Illinois Medical Studies Act Requires Hospital to Disclose Number of MRSA Infections
Medical Litigation Alert
In Zangara v. Advocate Christ Medical Center and Dziamara v. Advocate Christ Medical Center, (consolidated for appeal), the Illinois Appellate Court, First District, considered the implications of the Illinois Medical Studies Act concerning certain infection control information at defendant hospital. Plaintiffs appealed the trial court’s rulings dismissing their actions for failure to comply with 735 ILCS 5/2-622, which requires the filing of a physician’s report stating that the medical malpractice suit sets forth a meritorious cause of action.
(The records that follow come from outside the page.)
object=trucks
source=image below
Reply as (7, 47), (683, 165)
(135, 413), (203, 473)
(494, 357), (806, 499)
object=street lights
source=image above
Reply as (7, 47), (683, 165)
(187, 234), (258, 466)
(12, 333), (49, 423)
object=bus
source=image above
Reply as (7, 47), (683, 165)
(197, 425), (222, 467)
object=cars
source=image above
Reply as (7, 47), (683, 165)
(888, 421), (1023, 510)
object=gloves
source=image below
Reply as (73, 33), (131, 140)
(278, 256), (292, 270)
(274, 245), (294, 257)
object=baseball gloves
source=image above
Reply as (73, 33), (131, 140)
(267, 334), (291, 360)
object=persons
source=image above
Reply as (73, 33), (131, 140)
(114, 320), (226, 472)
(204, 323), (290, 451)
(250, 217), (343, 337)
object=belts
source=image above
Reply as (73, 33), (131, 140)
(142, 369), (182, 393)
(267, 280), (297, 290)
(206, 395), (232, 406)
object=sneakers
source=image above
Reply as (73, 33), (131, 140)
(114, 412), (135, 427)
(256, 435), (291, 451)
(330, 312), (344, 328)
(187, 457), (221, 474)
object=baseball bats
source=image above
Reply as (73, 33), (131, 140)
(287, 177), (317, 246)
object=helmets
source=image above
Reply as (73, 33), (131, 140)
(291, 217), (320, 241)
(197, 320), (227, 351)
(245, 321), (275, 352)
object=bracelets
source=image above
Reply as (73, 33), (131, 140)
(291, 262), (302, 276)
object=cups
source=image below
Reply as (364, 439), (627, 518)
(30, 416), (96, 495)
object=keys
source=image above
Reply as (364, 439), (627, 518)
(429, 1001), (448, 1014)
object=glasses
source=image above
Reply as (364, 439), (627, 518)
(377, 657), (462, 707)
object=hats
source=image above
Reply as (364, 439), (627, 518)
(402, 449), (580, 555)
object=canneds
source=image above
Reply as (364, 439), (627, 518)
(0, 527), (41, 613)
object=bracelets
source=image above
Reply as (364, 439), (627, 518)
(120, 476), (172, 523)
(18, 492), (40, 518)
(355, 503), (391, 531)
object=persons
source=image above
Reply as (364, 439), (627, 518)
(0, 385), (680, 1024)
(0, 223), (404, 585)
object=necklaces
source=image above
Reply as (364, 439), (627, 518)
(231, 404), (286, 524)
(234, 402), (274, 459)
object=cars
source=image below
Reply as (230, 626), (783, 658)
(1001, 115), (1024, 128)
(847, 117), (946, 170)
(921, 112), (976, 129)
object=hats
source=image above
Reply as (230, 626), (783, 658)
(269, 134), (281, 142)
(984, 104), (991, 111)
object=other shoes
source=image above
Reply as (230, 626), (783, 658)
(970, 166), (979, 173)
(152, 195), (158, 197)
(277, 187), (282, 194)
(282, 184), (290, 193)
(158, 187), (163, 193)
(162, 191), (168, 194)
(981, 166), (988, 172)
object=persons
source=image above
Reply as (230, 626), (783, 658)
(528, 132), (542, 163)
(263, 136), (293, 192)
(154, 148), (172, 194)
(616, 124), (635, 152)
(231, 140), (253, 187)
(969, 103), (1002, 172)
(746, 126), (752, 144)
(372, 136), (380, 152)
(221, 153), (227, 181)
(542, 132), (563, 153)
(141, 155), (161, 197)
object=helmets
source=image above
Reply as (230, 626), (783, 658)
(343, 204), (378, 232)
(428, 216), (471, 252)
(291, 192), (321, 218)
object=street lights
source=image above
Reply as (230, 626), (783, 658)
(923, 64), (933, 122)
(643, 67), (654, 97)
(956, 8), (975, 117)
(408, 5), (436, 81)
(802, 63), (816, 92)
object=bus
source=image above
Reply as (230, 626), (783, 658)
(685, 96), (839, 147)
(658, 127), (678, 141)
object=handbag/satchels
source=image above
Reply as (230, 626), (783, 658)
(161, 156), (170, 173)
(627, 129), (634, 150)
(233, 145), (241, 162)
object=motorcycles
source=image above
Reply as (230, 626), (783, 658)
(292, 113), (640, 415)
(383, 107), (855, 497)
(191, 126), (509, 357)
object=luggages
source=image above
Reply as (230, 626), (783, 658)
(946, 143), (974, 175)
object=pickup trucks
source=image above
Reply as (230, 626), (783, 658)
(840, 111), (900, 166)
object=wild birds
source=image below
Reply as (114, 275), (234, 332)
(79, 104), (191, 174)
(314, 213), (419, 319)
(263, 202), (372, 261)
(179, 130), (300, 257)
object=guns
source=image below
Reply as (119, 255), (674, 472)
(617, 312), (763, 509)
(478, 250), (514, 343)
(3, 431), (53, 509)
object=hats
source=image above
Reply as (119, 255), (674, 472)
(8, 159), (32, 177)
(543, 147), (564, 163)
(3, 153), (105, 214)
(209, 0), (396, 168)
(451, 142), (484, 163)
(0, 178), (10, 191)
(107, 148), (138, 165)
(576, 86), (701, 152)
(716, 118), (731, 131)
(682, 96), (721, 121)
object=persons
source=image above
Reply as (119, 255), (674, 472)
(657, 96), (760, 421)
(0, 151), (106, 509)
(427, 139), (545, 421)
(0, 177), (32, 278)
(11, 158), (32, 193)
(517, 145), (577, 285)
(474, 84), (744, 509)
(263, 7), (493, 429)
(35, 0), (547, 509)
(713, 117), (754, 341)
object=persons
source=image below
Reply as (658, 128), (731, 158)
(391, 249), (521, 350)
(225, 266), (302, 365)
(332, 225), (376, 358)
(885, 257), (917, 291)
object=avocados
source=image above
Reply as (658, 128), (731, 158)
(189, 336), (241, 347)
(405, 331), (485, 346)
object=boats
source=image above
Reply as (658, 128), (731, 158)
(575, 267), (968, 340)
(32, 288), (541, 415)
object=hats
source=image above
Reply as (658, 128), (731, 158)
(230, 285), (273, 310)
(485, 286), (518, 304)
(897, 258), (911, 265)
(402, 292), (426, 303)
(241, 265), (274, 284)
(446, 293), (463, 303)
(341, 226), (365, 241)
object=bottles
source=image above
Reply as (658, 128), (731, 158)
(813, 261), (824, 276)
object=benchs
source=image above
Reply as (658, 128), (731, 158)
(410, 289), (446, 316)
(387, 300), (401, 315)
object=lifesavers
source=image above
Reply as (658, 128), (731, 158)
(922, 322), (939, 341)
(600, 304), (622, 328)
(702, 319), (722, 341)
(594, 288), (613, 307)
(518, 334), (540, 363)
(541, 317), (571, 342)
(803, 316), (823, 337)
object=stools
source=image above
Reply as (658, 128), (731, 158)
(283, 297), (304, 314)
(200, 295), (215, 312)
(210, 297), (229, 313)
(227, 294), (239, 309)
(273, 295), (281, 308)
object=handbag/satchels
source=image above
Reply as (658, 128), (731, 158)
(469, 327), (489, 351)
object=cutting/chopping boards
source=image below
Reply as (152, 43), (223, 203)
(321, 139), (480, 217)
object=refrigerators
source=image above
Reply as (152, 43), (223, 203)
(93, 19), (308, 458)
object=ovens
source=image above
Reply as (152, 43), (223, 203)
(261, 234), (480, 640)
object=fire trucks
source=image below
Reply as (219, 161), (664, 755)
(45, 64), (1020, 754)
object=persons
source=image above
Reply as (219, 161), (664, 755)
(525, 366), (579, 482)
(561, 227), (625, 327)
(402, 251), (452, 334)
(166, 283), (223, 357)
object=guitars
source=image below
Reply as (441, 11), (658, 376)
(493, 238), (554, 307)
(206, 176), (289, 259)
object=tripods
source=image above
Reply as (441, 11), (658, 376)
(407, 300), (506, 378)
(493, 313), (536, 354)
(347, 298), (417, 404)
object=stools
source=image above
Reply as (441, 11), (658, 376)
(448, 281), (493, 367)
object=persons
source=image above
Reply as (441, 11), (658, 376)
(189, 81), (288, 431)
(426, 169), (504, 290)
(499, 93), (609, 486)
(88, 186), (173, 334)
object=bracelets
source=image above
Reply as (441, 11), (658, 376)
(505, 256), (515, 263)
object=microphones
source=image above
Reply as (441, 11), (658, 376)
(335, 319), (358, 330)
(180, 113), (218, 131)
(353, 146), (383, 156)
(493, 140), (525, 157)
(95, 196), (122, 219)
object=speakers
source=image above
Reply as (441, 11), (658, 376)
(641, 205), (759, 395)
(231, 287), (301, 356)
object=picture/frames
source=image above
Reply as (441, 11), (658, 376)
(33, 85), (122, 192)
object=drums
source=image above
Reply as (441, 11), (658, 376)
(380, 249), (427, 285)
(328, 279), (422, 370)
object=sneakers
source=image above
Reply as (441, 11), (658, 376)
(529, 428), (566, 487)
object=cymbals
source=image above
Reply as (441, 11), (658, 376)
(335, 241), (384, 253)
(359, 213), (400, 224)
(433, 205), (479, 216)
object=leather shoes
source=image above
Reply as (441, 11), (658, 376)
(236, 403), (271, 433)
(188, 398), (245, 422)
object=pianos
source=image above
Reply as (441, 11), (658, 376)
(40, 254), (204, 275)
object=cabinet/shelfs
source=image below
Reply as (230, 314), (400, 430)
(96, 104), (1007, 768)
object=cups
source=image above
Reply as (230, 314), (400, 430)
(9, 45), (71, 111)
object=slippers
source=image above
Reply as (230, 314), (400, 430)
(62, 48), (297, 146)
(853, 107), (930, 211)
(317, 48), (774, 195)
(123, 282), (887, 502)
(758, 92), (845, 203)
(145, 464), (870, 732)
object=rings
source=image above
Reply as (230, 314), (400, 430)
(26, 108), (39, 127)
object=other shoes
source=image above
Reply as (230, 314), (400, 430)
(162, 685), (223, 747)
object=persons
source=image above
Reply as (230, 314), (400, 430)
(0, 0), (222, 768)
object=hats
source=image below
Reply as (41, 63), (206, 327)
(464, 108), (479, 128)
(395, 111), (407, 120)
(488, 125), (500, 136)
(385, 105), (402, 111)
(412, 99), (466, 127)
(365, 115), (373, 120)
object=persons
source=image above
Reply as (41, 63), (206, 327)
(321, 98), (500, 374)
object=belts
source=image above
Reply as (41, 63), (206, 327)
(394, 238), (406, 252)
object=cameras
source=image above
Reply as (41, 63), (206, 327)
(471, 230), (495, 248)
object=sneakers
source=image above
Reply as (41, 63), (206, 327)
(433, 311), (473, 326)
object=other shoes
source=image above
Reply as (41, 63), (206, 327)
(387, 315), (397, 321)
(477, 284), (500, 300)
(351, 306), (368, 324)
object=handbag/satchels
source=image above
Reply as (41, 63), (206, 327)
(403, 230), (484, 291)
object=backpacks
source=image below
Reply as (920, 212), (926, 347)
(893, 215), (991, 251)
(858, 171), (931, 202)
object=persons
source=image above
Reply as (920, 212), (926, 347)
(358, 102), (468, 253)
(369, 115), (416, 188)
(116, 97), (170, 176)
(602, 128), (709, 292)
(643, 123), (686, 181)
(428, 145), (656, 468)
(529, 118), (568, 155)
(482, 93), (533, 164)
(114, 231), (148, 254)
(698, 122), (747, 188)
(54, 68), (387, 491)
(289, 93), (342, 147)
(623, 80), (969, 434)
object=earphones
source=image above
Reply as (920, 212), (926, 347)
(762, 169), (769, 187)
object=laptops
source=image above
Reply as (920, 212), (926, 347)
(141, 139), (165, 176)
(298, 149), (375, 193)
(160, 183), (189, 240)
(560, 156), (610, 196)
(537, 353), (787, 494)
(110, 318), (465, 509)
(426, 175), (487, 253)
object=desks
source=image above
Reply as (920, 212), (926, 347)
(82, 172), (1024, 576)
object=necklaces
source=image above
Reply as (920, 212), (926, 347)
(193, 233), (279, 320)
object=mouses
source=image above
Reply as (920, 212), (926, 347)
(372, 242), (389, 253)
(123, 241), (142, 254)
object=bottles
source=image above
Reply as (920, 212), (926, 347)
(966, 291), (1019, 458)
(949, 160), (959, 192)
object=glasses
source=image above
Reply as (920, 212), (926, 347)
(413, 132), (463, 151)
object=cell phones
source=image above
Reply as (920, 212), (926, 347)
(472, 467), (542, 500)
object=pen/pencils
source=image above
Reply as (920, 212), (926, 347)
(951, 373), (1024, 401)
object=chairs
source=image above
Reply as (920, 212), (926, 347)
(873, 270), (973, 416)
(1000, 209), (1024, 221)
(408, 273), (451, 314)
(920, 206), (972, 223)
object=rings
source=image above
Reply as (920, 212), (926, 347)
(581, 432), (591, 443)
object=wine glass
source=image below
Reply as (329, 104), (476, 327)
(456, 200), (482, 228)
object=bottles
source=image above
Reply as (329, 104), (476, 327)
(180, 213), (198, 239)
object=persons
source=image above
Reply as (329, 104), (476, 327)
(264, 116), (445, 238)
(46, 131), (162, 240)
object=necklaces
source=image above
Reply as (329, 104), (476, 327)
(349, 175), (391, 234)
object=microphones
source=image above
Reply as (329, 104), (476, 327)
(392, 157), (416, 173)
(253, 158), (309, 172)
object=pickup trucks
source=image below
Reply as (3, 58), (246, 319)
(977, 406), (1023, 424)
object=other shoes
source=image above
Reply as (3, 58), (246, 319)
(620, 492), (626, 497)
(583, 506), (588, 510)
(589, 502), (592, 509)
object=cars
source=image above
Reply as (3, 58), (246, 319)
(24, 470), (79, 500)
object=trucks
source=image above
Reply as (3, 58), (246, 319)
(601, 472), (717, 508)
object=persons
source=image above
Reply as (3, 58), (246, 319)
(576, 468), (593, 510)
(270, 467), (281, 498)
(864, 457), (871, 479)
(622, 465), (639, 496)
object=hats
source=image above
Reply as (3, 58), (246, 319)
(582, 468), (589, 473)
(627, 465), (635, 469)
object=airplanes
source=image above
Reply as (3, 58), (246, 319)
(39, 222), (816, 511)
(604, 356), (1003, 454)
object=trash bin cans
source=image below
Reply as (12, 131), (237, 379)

Plaintiffs in the cases each argued that they were prevented from filing a report because of the hospital’s refusal to provide them with information regarding the frequency of methicillin-resistant staphylococcus aureus (MRSA) infections at the hospital facility. The hospital argued that collection of the number of MRSA infections was information protected from discovery by the Illinois Medical Studies Act (IMSA) as data used for purposes of internal quality control and improving patient care. The appellate court disagreed, finding that the infection data would be generated in the course of the hospital’s business and any later submission to a committee for quality-assurance purposes would not render it protected. On remand, the facility was ordered to determine and communicate the number of MRSA infections at the facility during the pertinent timeframe.Zangara v. Advocate Christ Medical Center; Paul Gordon; Ajay Parikh; and Sunil Shah, 1-09-1911 (1st Dist. 2011); Dziamara v. Advocate Christ Medical Center, and Illinois Corporation a/k/a Advocate Health and Hospitals Corporation, Manor Care of Palos Heights, 1-09-1914 (1st Dist. 2011). The appellate court's ruling appears to label the collection of infection information in-house as efforts made in the “regular course of business” and therefore not protected from discovery by the IMSA.